- _Text excerpt_

Nyamiru Mathai v Mwangi Hinga & Raphael Maingi [1998] KECA 7 (KLR) | Trusts In Land Registration | Esheria

Nyamiru Mathai v Mwangi Hinga & Raphael Maingi [1998] KECA 7 (KLR)

Full Case Text

IN THE COURT OF APPEAL

AT NYERI

(CORAM:GICHERU, PALL & BOSIRE, JJ.A)

CIVIL APPEAL No 74 of 1997

BETWEEN

NYAMIRU MATHAI…………………....……………….APPELLANT

AND

MWANGI HINGA RAPHAEL MAINGI............………RESPONDENT

(Appeal from the Ruling and order of the High Court of Kenya at Nyeri (Lady Justice M.A. Ang’awa) given 30th June, 1004

in

H.C.C.C NO. 136 OF 1974)

**********************

JUDGMENT OF THE COURT

This is an appeal against an order of the Superior Court (Ang’awa, J) given at Nyeri on 30th June, 1994, in which she declined to set aside and arbitration award which had been filed in her court on 11th March, 1993. The application to set aside the award was brought by Nyamiru Mathai (the appellant) and named Mwangi Hinga (the respondent) as the respondent.

Litigation between the parties started on 26th August, 1974, when one Mathai Hinga, since deceased, filed a plaint in the High Court at Nyeri, naming the respondent as defendant. In paragraph 4 of that plaint Mathai Hinga, whom we shall hereinafter refer to as the deceased averred that a parcel of land known as Othaya/Ihuririo/71 was during the process of land adjudication and consolidation in Ihuririo sub-location of Othaya Location, registered in the name of the respondent to hold the same in trust for him. In subsequent paragraphs of the plaint the deceased averred, inter alia, that the respondent in breach of that trust had threatened to evict him, was harassing him and his family and had refused to transfer the aforesaid parcel of land to him as the beneficial owner thereof. He therefore prayed that the court issue him with a declaration that there existed a trust respecting the parcel of land, that he was the beneficial owner of the land in question and that the respondent be ordered to transfer the same to him.

The respondent filed a defence on 23rd September, 1974, bearing the same date, in which he denied the existence of any trust in favour of the deceased respecting the suit parcel of land and that the deceased had any  beneficial or other interest in it.

The deceased died some time in or about December, 1974, and upon application the appellant was substituted as legal representative on 4th November, 1977. Since that date this matter has had a chequered history. On 10th August, 1983 it was by consent of the parties referred to arbitration by the District Officer, Othaya, with the help of 4 elders. The award he rendered was however set aside on 25th February, 1987, when a fresh reference was made, this time to the District Commissioner, Nyeri District. That award, too, was set aside on 24th May, 1991, and on the same day a fresh reference to the District Officer, Othaya, was made. The District Officer would be assisted by the four elders with each party nominating two of them. The District Officer’s award was read to the parties by the court on 4th November, 1993. It is that award which by her application dated 16th November, 1993, the appellant wanted set aside. It is that application which Ang’awa, J. disallowed and thereby provoked this appeal.

- _Task list_
• A. According to the appeal judgment, on what date did the deceased file his plaint in the High Court at Nyeri?
• B. Reproduce the passage of the appeal judgment that begins at "H.C.C.C NO. 136" and ends after "as the respondent.".
• C. Carry on writing the appeal judgment from its final sentence onward, in the same style.

- _Dataset excerpts_
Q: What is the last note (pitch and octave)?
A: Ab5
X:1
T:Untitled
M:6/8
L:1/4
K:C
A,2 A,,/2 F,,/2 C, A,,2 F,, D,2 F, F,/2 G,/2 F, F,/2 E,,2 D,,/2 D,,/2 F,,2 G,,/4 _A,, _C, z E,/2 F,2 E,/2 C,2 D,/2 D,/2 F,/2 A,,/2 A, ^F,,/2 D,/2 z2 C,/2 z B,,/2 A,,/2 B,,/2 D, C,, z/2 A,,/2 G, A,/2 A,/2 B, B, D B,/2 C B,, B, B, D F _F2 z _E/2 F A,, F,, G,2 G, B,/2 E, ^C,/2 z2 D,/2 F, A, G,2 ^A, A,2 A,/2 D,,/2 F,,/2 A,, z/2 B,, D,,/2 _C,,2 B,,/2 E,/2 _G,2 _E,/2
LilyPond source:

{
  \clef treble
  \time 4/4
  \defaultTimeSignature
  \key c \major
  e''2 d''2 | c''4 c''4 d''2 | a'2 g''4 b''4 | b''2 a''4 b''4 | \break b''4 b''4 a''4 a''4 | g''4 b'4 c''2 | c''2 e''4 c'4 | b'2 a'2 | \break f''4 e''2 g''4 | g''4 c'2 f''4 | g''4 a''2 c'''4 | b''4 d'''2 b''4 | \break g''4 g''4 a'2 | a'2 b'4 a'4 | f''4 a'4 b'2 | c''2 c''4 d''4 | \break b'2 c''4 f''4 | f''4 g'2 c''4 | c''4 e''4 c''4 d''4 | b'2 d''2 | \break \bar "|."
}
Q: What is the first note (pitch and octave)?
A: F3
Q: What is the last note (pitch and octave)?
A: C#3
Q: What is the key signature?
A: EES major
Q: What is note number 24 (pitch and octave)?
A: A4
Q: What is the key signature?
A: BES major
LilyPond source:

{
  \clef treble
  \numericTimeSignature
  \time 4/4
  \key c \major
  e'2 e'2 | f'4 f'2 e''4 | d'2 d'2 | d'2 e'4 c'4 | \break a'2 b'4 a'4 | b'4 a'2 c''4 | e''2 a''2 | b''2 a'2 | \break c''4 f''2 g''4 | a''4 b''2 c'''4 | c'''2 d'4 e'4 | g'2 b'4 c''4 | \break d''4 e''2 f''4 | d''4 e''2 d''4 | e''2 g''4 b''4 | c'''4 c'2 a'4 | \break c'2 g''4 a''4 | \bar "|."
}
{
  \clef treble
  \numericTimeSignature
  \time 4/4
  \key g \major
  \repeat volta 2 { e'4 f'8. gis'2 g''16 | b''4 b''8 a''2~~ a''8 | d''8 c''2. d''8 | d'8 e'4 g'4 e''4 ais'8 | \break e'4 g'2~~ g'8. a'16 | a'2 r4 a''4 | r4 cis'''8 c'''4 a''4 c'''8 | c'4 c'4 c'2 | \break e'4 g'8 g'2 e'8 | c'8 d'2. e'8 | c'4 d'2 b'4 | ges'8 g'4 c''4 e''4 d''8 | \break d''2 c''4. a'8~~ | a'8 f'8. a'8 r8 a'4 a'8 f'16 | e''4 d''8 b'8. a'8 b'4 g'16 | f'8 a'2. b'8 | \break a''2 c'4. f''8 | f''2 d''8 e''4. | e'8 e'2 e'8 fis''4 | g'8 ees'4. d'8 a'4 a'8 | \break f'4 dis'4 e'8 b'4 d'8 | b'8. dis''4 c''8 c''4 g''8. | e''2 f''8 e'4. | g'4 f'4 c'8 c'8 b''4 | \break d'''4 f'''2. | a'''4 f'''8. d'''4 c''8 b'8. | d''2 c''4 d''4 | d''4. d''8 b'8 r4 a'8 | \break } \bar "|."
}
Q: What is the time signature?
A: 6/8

- _Expected outputs_
• A. 26th August, 1974

• B.
H.C.C.C NO. 136 OF 1974)

**********************

JUDGMENT OF THE COURT

This is an appeal against an order of the Superior Court (Ang’awa, J) given at Nyeri on 30th June, 1994, in which she declined to set aside and arbitration award which had been filed in her court on 11th March, 1993. The application to set aside the award was brought by Nyamiru Mathai (the appellant) and named Mwangi Hinga (the respondent) as the respondent.

• C.
In her home made application of 16th November, 1993, the appellant cited basically four grounds of misconduct to challenge the award, namely, that the award was filed in court out of time, that the  District Officer misconducted himself in failing to find that during land adjudication and consolidation nobody was entitled to be registered as proprietor in more than one parcel of land, that he misconducted himself in failing to appreciate that the respondent’s witnesses in the arbitration were not from the parties’ clan and therefore knew nothing about the land dispute, that he did not give a fair hearing to her witnesses, and that the award was not an award having not been signed by the elders who assisted in the arbitration exercise.

Before the application came for hearing the appellant engaged counsel, Mr. J.S. Mwangi, who after looking at it thought that it required amendment. He duly amended the motion and filed it in court on 3rd May, 1994, without any leave of the Court. Ang’awa, J. eventually struck it out because in her view the leave of the Court was necessary before such amendment would be effected. With due respect to the learned Judge, we do not think such leave was essential and the motion was improperly struck out. Our conclusion notwithstanding, because the prayers in the original and amended motion were the same, we do not think the striking out of the motion worked any prejudice to the appellant and is curable under section 79 A of the Civil Procedure Act.

Ang’awa, J. heard the application to set aside the award which was read to the parties on 4th November, 1993, and pronounced her decision on 30th June, 1994. In her ruling she did not think the appellant established any of the grounds of misconduct she had cited and proceeded to dismiss the application with costs.

In her grounds of appeal the appellant has basically raised two grounds. Firstly, that the learned judge erred in law in holding that no misconduct had been proved without giving any or sufficient reasons for so holding. Secondly, that she erred in failing to find that the award was not signed by all the members of the arbitration panel. Mr. Mwangi for the appellant in his submissions before us in effect made a rehash of those grounds. On the other hand, Mr. Mahan for the respondent submitted that the appellant merely made generalized allegations but failed to adduce evidence to establish misconduct. Furthermore, and we think rightly, that the reference having been made to the District Officer, Othaya, only he was entitled to sign the award. From the wording of the order of reference it is quite clear that the role of the four elders who were to assist him in the arbitration was merely advisory and their failure to sign the award was inconsequential.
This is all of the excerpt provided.